After joining in the AC machine as each property value with document resources as pattern string, use the AC machine that input text " is opened ' natural language teaching materials ' that Ma Zhankai writes " and scan, then the AC machine will be exported:
(1)
Ma Zhankai: author property, the place resource:
1. " natural language teaching materials,
2. " count Word recognition methods "
(2)
The natural language teaching materials: the Document Title attribute, the place resource:
1. " natural language is said Justice "
That is to say, occurred two property values of resource " natural language teaching materials " in the command text: author property and title attribute, and the property value of resource " digit recognition method " has appearred simultaneously: author property.This method implements fairly simple, has adopted this method in native system just, has obtained effect preferably.
Step 15: execution module is carried out, according to using weights mechanism to judge that a plurality of attributes of different resource discern user's indication resource.At first calculate the natural language instructions of input and " distance " of each resource, select the minimum resource that will operate as the user of " distance " then.

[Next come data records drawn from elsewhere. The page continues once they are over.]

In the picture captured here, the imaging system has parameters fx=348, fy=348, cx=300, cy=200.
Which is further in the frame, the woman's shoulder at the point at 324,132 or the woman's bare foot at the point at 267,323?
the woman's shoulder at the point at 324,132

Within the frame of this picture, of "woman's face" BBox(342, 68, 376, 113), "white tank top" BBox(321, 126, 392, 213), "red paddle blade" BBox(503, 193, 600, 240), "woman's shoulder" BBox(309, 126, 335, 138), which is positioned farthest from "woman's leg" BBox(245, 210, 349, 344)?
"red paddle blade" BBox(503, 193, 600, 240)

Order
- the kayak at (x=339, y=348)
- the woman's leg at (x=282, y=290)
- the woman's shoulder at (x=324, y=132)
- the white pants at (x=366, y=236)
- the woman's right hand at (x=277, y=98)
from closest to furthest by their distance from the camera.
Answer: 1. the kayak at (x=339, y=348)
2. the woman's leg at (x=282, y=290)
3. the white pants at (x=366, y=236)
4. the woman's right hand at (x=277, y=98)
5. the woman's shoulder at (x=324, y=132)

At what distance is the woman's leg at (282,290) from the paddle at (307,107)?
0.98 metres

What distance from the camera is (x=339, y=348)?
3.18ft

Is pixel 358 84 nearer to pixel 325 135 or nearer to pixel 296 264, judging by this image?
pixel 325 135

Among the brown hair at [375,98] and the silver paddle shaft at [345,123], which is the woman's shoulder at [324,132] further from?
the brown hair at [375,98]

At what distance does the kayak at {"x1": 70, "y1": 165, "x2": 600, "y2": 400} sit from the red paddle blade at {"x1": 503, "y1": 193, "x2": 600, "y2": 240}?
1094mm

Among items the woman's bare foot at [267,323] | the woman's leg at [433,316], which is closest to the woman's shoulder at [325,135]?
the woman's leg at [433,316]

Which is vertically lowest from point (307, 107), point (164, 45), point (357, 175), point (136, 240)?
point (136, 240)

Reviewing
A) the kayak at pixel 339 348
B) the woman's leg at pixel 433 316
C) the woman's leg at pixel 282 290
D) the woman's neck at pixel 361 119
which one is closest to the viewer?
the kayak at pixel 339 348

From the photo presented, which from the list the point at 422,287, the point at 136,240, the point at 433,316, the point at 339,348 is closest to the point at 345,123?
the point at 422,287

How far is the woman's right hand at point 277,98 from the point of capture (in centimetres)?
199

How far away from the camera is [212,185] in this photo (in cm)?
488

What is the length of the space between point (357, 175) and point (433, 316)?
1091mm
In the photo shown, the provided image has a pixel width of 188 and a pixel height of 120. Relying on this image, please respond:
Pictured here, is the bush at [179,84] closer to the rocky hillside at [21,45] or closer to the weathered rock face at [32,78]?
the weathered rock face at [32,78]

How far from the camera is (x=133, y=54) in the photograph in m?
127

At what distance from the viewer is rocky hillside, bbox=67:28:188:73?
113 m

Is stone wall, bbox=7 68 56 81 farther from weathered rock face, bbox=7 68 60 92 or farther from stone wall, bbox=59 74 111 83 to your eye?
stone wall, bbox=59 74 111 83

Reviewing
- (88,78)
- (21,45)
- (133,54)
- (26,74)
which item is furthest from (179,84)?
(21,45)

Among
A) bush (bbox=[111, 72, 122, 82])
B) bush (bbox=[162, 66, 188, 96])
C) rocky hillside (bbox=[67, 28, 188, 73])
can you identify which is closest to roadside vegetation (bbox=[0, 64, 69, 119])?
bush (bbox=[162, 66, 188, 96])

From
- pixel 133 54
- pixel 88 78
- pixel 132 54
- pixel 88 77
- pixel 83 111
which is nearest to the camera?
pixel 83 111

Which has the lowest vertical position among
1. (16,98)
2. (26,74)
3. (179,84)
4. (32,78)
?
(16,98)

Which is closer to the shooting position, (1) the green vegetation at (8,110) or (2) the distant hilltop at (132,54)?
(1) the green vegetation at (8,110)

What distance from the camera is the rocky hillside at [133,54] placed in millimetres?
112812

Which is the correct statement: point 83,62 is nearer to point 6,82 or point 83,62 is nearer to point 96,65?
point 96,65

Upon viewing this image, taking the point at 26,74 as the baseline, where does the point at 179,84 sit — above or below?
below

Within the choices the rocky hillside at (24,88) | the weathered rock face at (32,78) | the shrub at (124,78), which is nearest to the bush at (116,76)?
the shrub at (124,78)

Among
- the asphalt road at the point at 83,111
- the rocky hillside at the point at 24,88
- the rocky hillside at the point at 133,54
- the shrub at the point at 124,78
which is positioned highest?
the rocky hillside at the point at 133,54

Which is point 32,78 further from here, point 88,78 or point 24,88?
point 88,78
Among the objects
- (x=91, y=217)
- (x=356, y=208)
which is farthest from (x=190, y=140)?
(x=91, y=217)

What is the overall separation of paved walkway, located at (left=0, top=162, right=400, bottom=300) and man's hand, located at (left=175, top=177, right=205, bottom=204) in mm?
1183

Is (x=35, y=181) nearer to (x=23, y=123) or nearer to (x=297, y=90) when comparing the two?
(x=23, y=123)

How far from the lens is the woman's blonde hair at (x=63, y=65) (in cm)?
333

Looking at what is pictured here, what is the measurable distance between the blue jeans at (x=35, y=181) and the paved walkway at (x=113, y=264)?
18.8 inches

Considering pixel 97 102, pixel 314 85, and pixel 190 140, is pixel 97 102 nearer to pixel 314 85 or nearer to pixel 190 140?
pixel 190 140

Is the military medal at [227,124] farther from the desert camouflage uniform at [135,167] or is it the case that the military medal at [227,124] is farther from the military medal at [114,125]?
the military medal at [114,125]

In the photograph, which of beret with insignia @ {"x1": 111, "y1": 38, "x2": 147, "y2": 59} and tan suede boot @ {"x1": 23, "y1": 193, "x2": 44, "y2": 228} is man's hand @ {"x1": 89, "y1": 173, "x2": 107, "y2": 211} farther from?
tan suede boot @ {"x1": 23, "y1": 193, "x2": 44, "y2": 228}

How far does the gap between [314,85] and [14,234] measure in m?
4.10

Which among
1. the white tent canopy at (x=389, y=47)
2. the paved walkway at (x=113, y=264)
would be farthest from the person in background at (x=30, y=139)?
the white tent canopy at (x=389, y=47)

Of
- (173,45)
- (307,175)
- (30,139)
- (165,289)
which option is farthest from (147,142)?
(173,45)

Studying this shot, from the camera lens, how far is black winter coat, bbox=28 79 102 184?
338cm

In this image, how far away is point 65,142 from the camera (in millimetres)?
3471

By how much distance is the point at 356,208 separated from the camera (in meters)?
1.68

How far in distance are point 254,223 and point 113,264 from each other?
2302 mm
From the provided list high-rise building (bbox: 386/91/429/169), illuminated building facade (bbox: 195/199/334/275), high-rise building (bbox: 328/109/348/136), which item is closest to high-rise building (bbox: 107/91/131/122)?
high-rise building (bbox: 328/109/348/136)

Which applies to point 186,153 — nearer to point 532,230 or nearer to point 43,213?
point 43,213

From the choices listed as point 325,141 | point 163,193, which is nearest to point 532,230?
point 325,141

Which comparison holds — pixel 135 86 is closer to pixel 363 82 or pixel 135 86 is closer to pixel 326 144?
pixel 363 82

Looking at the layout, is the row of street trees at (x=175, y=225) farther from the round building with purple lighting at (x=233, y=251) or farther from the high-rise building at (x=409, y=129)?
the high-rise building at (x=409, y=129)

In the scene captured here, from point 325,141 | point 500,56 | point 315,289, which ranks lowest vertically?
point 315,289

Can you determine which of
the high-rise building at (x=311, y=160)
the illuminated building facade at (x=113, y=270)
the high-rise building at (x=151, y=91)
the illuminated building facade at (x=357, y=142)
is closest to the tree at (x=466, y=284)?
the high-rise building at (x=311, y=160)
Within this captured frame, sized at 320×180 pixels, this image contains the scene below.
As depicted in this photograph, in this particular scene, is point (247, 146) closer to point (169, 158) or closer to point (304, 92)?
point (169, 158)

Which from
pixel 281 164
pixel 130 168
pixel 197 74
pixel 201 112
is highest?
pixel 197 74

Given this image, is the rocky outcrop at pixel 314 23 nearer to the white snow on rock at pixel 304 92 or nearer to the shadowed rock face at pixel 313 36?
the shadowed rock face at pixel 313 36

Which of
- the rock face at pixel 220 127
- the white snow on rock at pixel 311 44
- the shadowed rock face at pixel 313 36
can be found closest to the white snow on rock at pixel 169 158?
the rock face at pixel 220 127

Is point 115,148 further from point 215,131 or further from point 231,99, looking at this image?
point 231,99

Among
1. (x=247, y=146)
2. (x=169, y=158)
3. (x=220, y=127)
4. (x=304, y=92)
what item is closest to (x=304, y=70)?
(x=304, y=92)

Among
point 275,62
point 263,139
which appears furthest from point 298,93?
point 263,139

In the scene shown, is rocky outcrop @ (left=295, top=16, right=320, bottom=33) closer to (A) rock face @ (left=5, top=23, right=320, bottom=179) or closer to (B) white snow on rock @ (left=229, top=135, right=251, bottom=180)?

Discern user's indication resource according to the source attribute values that occurs:
The value of the same attribute of different resource may be identical, makes that a property value is related with a plurality of resources, because user's command text relates to a plurality of attributes of different resource, thereby need discern user's indication resource according to these attributes.
It is considered herein that the resource that the source attribute values that occurs in the user command text is related all might become the resource that the user refers in particular to, just possibility varies in size, so the present invention uses weights mechanism to judge.At first calculate the natural language instructions of input and " distance " of each resource, select the minimum resource that will operate as the user of " distance " then, the algorithmic procedure model as shown in figure 14.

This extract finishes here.